__DOKUMENTABSCHNITT__:

An diesem Abend muß Choreograph Dean wieder ferngesehen haben. Offenbar eine Serie, etwa Der heiße Wai II oder Rocky V. So ward Missing II geboren. Damit es auch alle kapieren, wurden in München Handzettel mit der Inhaltsangabe verteilt. Unerlaubte Werbung in eigener Sache. Wieder ertönte die chilenische Flöte, und wieder belegte die Trauer Unterdrückter die Seelen der Fans. Doch diesmal wandelte sich die Schwermut in Freude.
Die ersten freien Schritte, vorsichtig, zögernd, dann mutiger, freudig. Immer schneller drehen sie sich, schauen hier und dort, werden mitgerissen von der aufkeimenden Fröhlichkeit, bis sie übermütig miteinander herumtollen. In waghalsigen Bewegungen genießt man die neue Freiheit, leicht, locker und vollkommen überschwenglich. Da endlich hatten sie sich befreit, die Geschwister, als sie sich unter tosendem Beifall aufs Eis schmissen und heftigst umarmten. Und nach dem ebenfalls hinreißenden Beitrag von Klimova/Ponomarenko stand fest: Die Duchesnays sind Weltmeister.

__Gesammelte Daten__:

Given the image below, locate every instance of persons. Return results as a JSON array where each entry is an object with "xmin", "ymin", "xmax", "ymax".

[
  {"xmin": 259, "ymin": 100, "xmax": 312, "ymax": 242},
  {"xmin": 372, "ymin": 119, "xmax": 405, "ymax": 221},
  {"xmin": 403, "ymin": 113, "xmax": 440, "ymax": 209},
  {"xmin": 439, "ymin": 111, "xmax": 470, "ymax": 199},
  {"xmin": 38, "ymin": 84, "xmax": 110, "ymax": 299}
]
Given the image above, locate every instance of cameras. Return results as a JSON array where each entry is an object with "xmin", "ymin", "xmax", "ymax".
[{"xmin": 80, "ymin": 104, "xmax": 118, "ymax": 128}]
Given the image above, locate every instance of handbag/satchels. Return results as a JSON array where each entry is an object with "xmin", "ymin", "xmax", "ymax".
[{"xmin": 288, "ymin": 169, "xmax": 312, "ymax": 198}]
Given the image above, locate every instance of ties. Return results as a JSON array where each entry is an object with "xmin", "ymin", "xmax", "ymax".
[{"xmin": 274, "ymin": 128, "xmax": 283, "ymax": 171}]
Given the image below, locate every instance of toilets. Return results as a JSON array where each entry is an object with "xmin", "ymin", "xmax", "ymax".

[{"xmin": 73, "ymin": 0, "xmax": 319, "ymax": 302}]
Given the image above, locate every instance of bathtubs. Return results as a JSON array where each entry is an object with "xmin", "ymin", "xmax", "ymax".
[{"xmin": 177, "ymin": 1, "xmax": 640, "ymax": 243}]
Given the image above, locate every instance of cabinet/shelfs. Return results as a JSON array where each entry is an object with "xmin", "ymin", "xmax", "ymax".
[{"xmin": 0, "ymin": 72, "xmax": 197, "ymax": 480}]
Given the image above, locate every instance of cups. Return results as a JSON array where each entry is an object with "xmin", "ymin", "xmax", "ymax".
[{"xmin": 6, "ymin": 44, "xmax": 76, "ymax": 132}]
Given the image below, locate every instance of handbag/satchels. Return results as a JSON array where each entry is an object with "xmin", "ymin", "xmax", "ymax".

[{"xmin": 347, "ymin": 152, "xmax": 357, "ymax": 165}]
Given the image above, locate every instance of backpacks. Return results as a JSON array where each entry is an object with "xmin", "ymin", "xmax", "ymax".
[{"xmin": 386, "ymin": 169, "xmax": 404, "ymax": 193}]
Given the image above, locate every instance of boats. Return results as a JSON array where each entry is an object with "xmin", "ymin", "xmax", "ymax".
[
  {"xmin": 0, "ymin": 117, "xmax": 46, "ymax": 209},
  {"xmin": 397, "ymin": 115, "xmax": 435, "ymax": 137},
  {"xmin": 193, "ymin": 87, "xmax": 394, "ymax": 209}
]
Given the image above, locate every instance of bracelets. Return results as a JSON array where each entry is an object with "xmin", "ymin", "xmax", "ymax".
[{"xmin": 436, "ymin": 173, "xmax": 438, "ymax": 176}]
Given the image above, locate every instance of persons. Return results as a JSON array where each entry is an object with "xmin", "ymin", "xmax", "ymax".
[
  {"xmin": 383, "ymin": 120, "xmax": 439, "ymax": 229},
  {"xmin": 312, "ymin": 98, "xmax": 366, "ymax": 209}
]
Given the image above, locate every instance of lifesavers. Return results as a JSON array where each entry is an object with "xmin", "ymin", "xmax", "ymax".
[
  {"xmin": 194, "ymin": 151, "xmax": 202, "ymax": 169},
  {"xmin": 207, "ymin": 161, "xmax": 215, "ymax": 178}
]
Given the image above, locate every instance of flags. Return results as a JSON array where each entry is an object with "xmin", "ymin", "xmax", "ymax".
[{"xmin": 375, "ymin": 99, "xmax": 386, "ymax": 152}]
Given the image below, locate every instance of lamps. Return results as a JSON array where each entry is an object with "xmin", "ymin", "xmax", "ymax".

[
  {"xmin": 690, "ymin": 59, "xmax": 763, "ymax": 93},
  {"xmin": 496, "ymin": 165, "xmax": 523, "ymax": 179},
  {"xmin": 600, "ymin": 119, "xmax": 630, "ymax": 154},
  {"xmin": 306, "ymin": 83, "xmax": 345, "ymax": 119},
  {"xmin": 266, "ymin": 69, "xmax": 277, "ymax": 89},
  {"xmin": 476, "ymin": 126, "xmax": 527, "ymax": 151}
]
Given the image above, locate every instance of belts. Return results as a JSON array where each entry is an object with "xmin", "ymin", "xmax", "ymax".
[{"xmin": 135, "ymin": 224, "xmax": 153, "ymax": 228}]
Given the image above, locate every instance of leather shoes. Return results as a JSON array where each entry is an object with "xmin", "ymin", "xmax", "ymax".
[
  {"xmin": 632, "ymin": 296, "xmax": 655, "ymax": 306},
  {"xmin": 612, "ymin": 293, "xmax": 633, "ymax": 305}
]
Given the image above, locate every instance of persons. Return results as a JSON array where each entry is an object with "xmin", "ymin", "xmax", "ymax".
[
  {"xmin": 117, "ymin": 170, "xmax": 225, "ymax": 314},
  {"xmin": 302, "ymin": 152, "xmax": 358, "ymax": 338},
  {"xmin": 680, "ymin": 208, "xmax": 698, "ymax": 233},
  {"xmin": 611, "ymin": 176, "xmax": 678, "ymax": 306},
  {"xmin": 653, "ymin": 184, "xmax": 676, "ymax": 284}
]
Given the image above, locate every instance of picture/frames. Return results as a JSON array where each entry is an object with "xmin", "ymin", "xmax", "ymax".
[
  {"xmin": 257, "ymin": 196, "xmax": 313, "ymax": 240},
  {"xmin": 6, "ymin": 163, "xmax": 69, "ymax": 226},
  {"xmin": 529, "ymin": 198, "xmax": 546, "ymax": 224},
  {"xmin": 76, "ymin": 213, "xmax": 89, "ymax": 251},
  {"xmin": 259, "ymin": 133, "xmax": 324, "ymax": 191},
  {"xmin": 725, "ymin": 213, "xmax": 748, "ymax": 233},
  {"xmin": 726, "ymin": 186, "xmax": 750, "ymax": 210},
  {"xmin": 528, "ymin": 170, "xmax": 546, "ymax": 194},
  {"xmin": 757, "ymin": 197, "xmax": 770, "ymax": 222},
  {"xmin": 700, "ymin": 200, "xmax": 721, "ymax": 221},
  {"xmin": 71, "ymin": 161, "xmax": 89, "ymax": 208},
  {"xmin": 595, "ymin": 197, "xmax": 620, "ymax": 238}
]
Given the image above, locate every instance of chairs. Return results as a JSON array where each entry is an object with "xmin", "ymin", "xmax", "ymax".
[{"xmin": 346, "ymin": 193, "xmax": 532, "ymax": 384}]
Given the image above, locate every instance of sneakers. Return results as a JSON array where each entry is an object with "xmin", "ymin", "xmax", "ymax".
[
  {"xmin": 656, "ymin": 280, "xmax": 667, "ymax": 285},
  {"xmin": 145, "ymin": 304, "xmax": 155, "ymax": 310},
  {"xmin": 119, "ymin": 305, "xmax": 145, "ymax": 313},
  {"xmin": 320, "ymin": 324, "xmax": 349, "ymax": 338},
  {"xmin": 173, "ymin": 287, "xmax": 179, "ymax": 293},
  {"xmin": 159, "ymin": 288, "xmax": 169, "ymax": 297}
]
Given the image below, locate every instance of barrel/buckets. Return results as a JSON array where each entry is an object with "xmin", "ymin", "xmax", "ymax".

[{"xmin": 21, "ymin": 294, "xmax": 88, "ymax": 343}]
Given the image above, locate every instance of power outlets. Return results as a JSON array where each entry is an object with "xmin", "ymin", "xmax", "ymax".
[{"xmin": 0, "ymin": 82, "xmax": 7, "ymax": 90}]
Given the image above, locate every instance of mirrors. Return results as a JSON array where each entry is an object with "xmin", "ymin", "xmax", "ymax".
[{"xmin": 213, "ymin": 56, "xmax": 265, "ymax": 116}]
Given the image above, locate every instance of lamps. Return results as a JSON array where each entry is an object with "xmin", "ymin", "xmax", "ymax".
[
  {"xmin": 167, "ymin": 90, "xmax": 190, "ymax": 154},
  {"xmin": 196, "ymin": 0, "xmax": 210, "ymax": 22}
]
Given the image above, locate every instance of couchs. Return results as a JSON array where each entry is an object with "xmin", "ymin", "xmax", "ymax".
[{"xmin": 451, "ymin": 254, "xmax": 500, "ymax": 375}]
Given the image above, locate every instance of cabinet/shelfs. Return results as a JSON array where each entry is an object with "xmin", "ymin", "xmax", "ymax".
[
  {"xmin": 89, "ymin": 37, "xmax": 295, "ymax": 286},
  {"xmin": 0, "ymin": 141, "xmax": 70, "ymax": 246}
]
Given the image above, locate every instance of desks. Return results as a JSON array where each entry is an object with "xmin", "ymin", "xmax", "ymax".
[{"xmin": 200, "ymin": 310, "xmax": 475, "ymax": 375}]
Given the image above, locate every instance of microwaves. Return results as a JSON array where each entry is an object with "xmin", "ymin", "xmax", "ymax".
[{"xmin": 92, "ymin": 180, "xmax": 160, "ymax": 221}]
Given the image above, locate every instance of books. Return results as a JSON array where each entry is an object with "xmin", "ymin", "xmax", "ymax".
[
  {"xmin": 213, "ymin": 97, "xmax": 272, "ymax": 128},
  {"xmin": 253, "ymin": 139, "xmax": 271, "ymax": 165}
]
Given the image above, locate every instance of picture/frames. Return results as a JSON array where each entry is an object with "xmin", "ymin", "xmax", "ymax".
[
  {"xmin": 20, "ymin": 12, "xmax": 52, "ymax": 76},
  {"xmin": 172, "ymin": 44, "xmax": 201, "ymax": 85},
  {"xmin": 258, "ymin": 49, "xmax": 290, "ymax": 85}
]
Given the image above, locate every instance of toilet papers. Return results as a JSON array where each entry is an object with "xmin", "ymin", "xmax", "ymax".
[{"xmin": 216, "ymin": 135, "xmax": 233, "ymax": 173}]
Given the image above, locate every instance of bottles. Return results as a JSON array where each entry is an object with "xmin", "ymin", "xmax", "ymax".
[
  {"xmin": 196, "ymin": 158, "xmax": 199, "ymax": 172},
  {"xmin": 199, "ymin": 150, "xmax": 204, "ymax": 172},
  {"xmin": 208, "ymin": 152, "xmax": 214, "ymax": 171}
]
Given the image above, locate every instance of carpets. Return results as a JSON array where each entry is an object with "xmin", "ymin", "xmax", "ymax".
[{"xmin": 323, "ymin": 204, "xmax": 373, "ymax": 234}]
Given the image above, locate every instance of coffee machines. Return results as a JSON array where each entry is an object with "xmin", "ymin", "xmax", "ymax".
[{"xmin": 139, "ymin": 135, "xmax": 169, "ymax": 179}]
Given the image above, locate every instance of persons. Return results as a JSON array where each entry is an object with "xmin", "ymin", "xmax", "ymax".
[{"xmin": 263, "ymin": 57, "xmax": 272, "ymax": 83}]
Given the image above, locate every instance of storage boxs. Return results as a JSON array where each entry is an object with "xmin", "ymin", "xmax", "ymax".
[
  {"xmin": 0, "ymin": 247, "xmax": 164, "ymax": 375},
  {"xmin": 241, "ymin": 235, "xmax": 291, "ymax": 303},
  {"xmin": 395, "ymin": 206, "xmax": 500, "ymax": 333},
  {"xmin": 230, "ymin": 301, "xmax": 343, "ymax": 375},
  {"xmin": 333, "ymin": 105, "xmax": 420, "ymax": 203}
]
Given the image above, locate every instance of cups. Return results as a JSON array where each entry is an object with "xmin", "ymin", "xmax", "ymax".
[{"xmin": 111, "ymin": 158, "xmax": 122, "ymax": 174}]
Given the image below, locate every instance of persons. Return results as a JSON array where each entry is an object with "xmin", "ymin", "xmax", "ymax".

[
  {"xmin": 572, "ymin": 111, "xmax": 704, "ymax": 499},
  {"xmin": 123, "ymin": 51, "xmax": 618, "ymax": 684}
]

__ZU LÖSENDE AUFGABEN__:
(1) Schreiben Sie den Abschnitt über die Duchesnays vollständig und wortgetreu ab.
(2) Suchen Sie aus der Auflistung jede Zeile heraus, in der die Zeichenfolge „handbag“ vorkommt, und geben Sie diese Zeilen wieder. Groß- und Kleinschreibung sind dabei zu beachten.
Der Abschnitt über die Duchesnays und die Auflistung hängen nicht voneinander ab.

__ERGEBNISSE IN REIHENFOLGE__:
(1)
An diesem Abend muß Choreograph Dean wieder ferngesehen haben. Offenbar eine Serie, etwa Der heiße Wai II oder Rocky V. So ward Missing II geboren. Damit es auch alle kapieren, wurden in München Handzettel mit der Inhaltsangabe verteilt. Unerlaubte Werbung in eigener Sache. Wieder ertönte die chilenische Flöte, und wieder belegte die Trauer Unterdrückter die Seelen der Fans. Doch diesmal wandelte sich die Schwermut in Freude.
Die ersten freien Schritte, vorsichtig, zögernd, dann mutiger, freudig. Immer schneller drehen sie sich, schauen hier und dort, werden mitgerissen von der aufkeimenden Fröhlichkeit, bis sie übermütig miteinander herumtollen. In waghalsigen Bewegungen genießt man die neue Freiheit, leicht, locker und vollkommen überschwenglich. Da endlich hatten sie sich befreit, die Geschwister, als sie sich unter tosendem Beifall aufs Eis schmissen und heftigst umarmten. Und nach dem ebenfalls hinreißenden Beitrag von Klimova/Ponomarenko stand fest: Die Duchesnays sind Weltmeister.

(2)
Given the image above, locate every instance of handbag/satchels. Return results as a JSON array where each entry is an object with "xmin", "ymin", "xmax", "ymax".
Given the image below, locate every instance of handbag/satchels. Return results as a JSON array where each entry is an object with "xmin", "ymin", "xmax", "ymax".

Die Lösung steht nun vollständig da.